Some choices have no impact on the ultimate course of the story but may change a scene or a small amount of dialogue.
Other novels have meaningful choices that do change the course of events in the story.
In this article, we are concerned with meaningful choices. Not all meaningful choices are the same. For example, in dating sim type novels, choices may correlate to raising or lowering the affection of one of the heroines or heroes. In other cases, choices about where to go or who to spend time with may be connected to a point system that ultimately determines the player’s route.
We are not concerned with these sorts of consequential choices here. We are thinking about more stark choices.
I use the term survive and advance to describe choices wherein one option ends the game and other option(s) continue the game. We are talking about high stakes choices where at least one option leads directly to a game over.
I was exposed to the term survive and advance many years ago in relation to the annual NCAA college basketball tournament, colloquially known as March Madness. After a play-in round, the NCAA tournament has 64 college basketball teams working their way through the bracket. The tournament has a survive and advance structure wherein the team that wins advances to the next round and the team that loses is eliminated from the tournament. There is no second-chance loser’s bracket. The term “survive and advance” is apt here. Winning means surviving to play in the next round. The champion must survive to the end, winning six consecutive games to capture the National Championship. While I always associated survive and advance with March Madness, the NFL playoffs are another well-known U.S. sports example of the format.
Applying “Survive and Advance” to Visual Novels
I describe a visual novel as having a “survive and advance” choice structure if the novel has more than one choice where at least one option causes a game over or bad end and at least one option advances the game forward.
See six examples of visual novels that I have reviewed (with links to each review) that have survive and advance choice structures:
- Bad End (review): Bad End is composed entirely of survive and advance choices. Every single choice in the game has one option that continues the game and one option that leads directly to a bad ending.
- Collage (review): Collage, like Bad End, presents only survive and advance choices. Every single choice in the game either leads to a game over or advances the story.
- Flood of Tears (review): The first half of Flood of Tears offers the player choices on which of the two heroines to spend time with. These choices ultimately determine which route the player ends up on. After triggering one of the two routes, the novel switches to a survive and advance structure, with almost all of the heroine route choices being of that species. (Some choices in the common route become survive and advance once the player is leaning toward one of the girl’s routes.)

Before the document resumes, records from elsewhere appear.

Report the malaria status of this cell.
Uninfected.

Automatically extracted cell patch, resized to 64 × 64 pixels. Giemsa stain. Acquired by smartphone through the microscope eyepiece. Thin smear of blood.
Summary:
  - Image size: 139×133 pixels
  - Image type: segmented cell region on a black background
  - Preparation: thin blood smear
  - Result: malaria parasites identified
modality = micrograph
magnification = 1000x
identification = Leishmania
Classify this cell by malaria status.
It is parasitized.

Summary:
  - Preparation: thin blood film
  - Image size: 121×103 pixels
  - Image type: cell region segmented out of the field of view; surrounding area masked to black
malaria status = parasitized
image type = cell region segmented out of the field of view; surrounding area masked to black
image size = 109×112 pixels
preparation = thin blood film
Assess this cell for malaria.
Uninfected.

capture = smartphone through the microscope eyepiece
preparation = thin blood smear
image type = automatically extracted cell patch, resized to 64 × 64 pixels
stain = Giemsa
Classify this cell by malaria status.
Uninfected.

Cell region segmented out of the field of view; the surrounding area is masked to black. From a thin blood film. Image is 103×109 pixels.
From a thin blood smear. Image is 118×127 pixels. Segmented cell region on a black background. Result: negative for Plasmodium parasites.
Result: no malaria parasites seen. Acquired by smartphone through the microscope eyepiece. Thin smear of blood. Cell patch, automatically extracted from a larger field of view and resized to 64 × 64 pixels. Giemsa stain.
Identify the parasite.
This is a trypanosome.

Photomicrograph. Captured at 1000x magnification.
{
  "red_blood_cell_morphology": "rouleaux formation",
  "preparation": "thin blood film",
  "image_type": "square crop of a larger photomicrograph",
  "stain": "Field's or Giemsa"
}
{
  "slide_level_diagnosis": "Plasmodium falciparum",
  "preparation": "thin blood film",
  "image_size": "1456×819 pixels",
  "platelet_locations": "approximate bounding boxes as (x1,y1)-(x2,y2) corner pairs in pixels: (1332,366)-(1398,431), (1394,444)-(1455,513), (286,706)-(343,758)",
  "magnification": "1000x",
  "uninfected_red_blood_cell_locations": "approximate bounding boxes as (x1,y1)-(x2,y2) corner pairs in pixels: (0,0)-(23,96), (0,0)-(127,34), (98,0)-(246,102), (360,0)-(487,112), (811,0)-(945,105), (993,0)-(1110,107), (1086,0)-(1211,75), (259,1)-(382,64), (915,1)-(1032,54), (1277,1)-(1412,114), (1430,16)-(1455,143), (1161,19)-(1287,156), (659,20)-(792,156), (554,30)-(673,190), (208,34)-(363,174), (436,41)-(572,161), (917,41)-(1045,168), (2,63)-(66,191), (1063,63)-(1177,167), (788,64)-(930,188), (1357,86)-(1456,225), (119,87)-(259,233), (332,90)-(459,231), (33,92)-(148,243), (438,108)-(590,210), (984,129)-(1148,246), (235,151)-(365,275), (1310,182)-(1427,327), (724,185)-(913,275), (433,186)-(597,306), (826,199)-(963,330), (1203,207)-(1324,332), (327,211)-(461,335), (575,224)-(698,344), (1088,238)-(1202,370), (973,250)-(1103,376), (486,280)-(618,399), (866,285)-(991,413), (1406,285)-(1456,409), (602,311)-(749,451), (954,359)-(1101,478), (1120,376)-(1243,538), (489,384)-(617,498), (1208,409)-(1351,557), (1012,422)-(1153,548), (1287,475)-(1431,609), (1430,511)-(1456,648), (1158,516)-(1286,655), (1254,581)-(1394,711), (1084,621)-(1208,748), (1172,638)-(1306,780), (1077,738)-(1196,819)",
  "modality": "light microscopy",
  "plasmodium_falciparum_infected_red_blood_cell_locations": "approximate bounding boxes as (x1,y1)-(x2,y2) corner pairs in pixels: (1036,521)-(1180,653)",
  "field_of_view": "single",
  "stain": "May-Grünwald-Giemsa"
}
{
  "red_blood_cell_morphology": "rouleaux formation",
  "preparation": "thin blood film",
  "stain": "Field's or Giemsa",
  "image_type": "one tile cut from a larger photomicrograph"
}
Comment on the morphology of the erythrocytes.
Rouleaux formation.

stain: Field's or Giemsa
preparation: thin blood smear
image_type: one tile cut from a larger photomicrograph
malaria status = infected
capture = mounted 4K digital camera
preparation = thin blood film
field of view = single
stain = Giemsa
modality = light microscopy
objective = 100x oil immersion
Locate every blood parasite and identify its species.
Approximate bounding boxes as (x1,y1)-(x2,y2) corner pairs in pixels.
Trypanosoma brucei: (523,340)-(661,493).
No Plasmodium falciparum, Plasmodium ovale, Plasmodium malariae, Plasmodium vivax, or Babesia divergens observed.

- Night of the Forget-Me-Nots (review): A horror visual novel where every choice is meaningful. Some choices change the player’s route while other choices are sudden death (often literally), giving the novel a clear survive and advance structure.
- Plain Song (review): Plain Song is a love story visual novel with three choices. The first choice does not change the story, but the last two choices have one “correct” option and one option that leads directly to a game over.
- Return to Shironagasu Island (review): A Return to Shironagasu Island has a mix of meaningless choices and survive and advance choices where the wrong choice leads to the death of one of the main characters, and by extension a game over. It also has some survive and advance point and click sequences.
There are some novels with a single survive and advance-style choice. One great example is Shooting Star Hill (review). After offering several choices that do not materially affect the story (only dialogue), it presents one meaningful choice close to the end of the novel where there is one correct answer that leads to the true end and one wrong answer that leads to the bad end. However, while this is a survive and advance-style choice, I do not consider this a survive and advance choice structure. I borrowed the term from March Madness, which puts college basketball teams through a sudden death gauntlet of six games. In order for a visual novel to have a survive and advance structure, it must have more than one sudden death choice.
Shooting Star Hill’s final choice is very similar to Plain Song’s. However, Shooting Star Hill does not have a survive and advance structure because it only has one such choice. Plain Song has a tenuous claim to a survive and advance structure because it has two such choices, meeting my definition’s minimum threshold.
Having used the term survive and advance to describe choices in many visual novels, I thought that it was worth defining my use of the term clearly so I can refer back to this definition in the future. While March Madness and visual novels do not have much in common on the surface, a popular term from the NCAA basketball tournament proves to apply naturally to a certain, relatively common, visual novel choice structure.